December 1998 // Letters to the Editor
The Real Cost of Computers
by Tom Hazlett
Note: This article was originally published in The Technology Source (http://ts.mivu.org/) as: Tom Hazlett "The Real Cost of Computers" The Technology Source, December 1998. Available online at http://ts.mivu.org/default.asp?show=article&id=1034. The article is reprinted here with permission of the publisher.

I found Glenn Ralston's November letter (Ralston, 1998) quite interesting—which, of course, is to say that it makes a number of points with which I agree quite strongly. In the jargon of economists, quality-adjusted price decreases have drastically reduced the cost of computing in recent years. Educators who talk in nominal terms about the expense of a product which is dynamically evolving confuse the issue greatly.

This is not to say that computers can be brought into classrooms at zero cost, however. Indeed, there is an important economic issue involved here, but it is apparently distinct from that most often offered by the scholars who raise this issue (as cited in Ralston's letter). It is the expense involved in retraining the educators, tooling them up to adopt—and teach—the new methods. The raw technology, the 'hardware,' will not be of much use without teachers equipped to utilize it effectively. This introduces another important consideration.

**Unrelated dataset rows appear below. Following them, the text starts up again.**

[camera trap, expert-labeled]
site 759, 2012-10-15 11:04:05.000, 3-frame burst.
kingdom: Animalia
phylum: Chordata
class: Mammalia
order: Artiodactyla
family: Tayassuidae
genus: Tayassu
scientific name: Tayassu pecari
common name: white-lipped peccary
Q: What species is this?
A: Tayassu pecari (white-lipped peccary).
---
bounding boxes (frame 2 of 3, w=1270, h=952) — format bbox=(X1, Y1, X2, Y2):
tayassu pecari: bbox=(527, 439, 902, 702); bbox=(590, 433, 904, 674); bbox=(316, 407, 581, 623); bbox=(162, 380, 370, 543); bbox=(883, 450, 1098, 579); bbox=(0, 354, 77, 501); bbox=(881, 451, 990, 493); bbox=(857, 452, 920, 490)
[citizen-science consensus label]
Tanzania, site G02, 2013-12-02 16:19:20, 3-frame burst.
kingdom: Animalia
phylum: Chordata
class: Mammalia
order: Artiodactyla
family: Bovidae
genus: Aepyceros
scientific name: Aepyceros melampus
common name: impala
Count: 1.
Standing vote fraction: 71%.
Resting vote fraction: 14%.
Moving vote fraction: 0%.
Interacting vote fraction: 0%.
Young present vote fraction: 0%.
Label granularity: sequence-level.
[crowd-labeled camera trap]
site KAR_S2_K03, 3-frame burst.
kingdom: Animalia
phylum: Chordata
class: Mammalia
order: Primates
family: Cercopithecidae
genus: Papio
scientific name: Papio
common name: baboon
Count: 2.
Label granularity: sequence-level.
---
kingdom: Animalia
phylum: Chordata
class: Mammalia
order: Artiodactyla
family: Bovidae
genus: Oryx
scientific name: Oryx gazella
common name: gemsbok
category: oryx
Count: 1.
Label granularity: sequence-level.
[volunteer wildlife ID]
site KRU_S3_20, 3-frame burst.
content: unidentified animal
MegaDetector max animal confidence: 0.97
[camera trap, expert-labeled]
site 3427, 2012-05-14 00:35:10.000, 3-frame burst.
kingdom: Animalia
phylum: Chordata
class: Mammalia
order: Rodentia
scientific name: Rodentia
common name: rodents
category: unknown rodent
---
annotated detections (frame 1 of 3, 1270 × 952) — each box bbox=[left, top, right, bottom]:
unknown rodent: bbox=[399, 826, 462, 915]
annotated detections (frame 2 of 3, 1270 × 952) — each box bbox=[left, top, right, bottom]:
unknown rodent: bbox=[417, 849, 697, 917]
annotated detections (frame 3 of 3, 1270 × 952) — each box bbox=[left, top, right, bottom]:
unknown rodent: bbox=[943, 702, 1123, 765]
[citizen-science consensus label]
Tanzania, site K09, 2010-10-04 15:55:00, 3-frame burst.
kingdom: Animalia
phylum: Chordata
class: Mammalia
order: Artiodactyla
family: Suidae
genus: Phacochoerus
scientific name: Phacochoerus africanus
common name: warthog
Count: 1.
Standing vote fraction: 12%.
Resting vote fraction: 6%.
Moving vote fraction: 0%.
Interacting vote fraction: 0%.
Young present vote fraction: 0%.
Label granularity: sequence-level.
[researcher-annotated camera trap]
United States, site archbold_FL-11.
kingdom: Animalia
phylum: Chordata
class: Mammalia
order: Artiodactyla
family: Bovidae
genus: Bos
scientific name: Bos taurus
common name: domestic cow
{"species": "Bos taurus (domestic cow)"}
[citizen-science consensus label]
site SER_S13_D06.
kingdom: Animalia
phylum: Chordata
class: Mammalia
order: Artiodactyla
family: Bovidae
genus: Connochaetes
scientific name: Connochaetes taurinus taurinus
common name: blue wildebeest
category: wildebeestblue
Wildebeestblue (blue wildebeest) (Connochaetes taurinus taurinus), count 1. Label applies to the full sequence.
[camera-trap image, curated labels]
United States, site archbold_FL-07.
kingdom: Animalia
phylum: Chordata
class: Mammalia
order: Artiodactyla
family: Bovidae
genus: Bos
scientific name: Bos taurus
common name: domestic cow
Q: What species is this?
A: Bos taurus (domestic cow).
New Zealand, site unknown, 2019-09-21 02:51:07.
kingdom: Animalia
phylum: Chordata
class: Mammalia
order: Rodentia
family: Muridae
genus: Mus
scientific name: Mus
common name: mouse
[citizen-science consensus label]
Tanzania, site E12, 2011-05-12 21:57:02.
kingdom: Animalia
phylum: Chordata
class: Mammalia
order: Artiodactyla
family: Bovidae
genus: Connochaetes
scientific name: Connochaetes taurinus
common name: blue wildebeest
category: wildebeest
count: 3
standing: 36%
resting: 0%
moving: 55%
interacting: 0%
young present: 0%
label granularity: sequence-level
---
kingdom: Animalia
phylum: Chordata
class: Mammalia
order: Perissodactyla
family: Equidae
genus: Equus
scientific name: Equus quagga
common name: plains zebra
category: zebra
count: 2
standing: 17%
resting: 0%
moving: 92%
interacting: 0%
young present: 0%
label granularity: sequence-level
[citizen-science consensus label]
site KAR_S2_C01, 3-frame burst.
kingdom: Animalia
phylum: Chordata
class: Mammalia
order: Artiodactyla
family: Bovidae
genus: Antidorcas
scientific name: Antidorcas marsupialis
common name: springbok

I would suspect that the resistance to the new technology on the part of certain education interests is driven by the fact that much of this transition/retraining cost will likely be borne by the teachers themselves. That is, they will have to learn new methods. Here's an analogy: The U.S. Weather Service went decades without adopting advanced computer technology in forecasting meteorological trends, even when private sector services were demonstrably more advanced in their methods and in predictive accuracy. According to agency insiders, the management of the agency was thoroughly resistant to modern techniques which were by and large the aegis of young, recent college graduates. The executive decision was made to cling to increasingly obsolete technology despite being outperformed by forecasters with a similar mission.

I don't believe this is an uncommon phenomenon, and it is likely to be involved in the explanation of why the teaching establishment has been so slow to adopt the newer methods, even as these methods are cost-effective (when quality adjustments are taken into account) tools for improving students' learning. Solutions would involve creating incentives for the adoption of successful technical innovation, including a compensation system where teacher rewards are positively correlated with student achievement—almost the reverse of the status quo.